Oh, one other thing that's been bugging me, tangentially related to recent events...

>> Thursday, July 30, 2009

Bud Light? Dude. Bud Light?!? For fuck's sake, Mr. President. I'm really, really, really disappointed in you. Seriously. It's piss in a glass. You might as well have been drinking that non-alcoholic crapwater Biden was gulping down. I'm not saying you have to be an IPA guy like myself or anything... but Bud fucking Light? I thought you were inviting Gates and Crowley over to drink beer. WTF?

Mr. President, I believe we need to have a serious policy discussion. This simply will not stand.


ntsc Friday, July 31, 2009 at 7:07:00 AM EDT  

To hell with Bud Light, Bud would have been bad enough. I haven't been able to drink main stream American beer since serving in Germany.

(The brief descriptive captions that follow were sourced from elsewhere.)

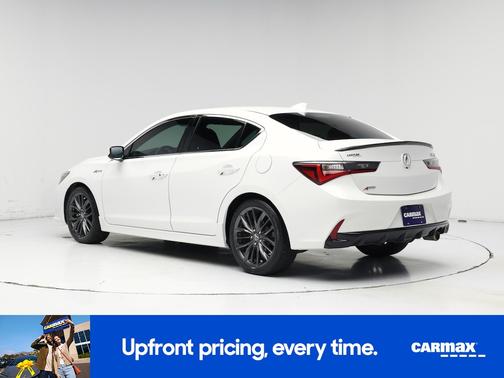 2021 Acura ILX Premium A-Spec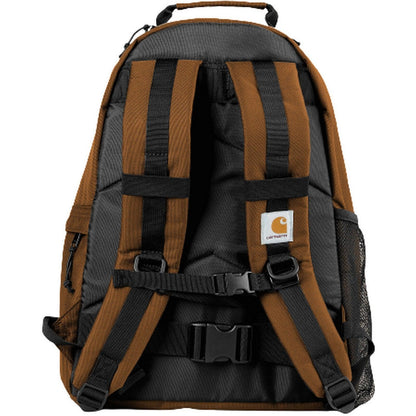 Zaini Casual Unisex Carhartt Wip - Kickflip Backpack - Marrone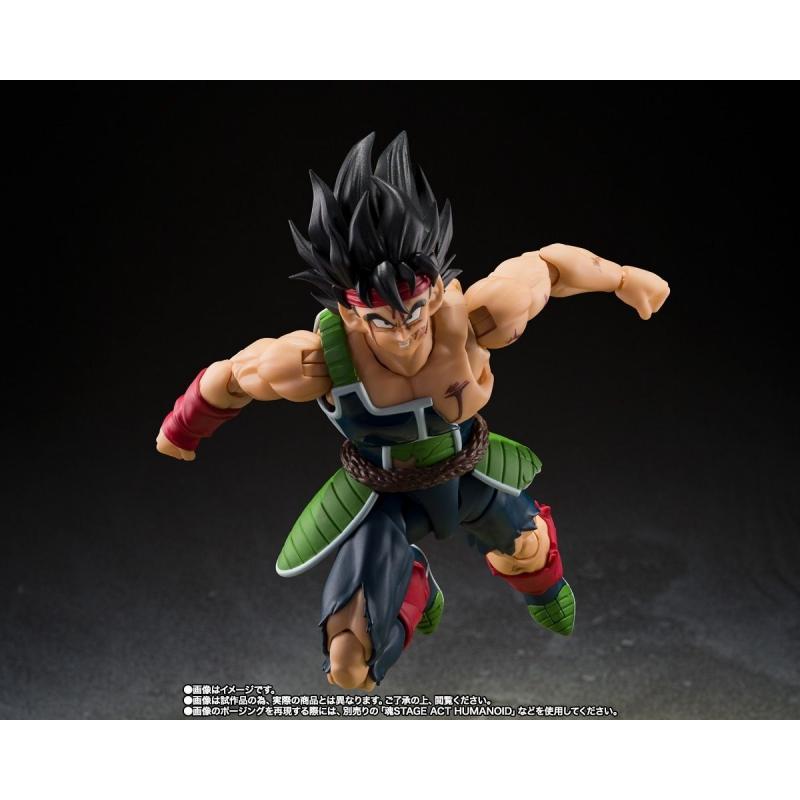 S.H.Figuarts Bardock -The Father Of Goku-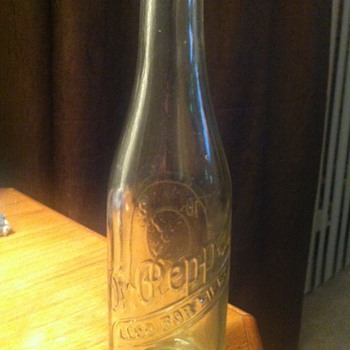 My bottle find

They all use a horse as a final filter.

Nathan Friday, July 31, 2009 at 9:05:00 AM EDT  

You're not alone in your objections:


Eric Friday, July 31, 2009 at 9:29:00 AM EDT  

I'd drink that international beer the Sam Adams guy says he'd have made for the occasion. Maybe he'll brew it anyway.

BD Friday, July 31, 2009 at 11:40:00 AM EDT  

Turns out only Obama drank the horse piss. Gates had a Red Stripe and Crowley drank Blue Moon. After the crap he took over arugula, I'll give him a pass this time.


rbird Sunday, August 2, 2009 at 11:45:00 AM EDT  

The man likes Bud Light...and clearly he could shed a few pounds.

Leanright,  Monday, August 3, 2009 at 12:27:00 PM EDT  

I think the most exciting part of this post, Eric, is that you, like me, are and IPA guy.

Perhaps if we are ever in the same place, we could have our own beer summit.

Head to BevMo and pick up a bottle of Stone 13th Anniversary IPA. The most hops they've ever brewed in a beer.

Jim Wright Monday, August 3, 2009 at 9:20:00 PM EDT  

It's a warning, Eric. Behave yourselves or the president will make you drink the shitty beer until you change your ways.

Wait till the next North Korean talks, he'll make those fuckers drink Past Blue Ribbon until they give up their nuclear program. He's calling it the Nukes for Alka-Seltzer program.

Iranians? Hamms.

Venezuela? Those bastards are getting Coors Lite.

To hell with saber rattling, let's start shaking some beer cans.

(and seriously, Eric, I could have written an entire snarky post on this tangent in my usual fashion. Thanks for fucking that up for me).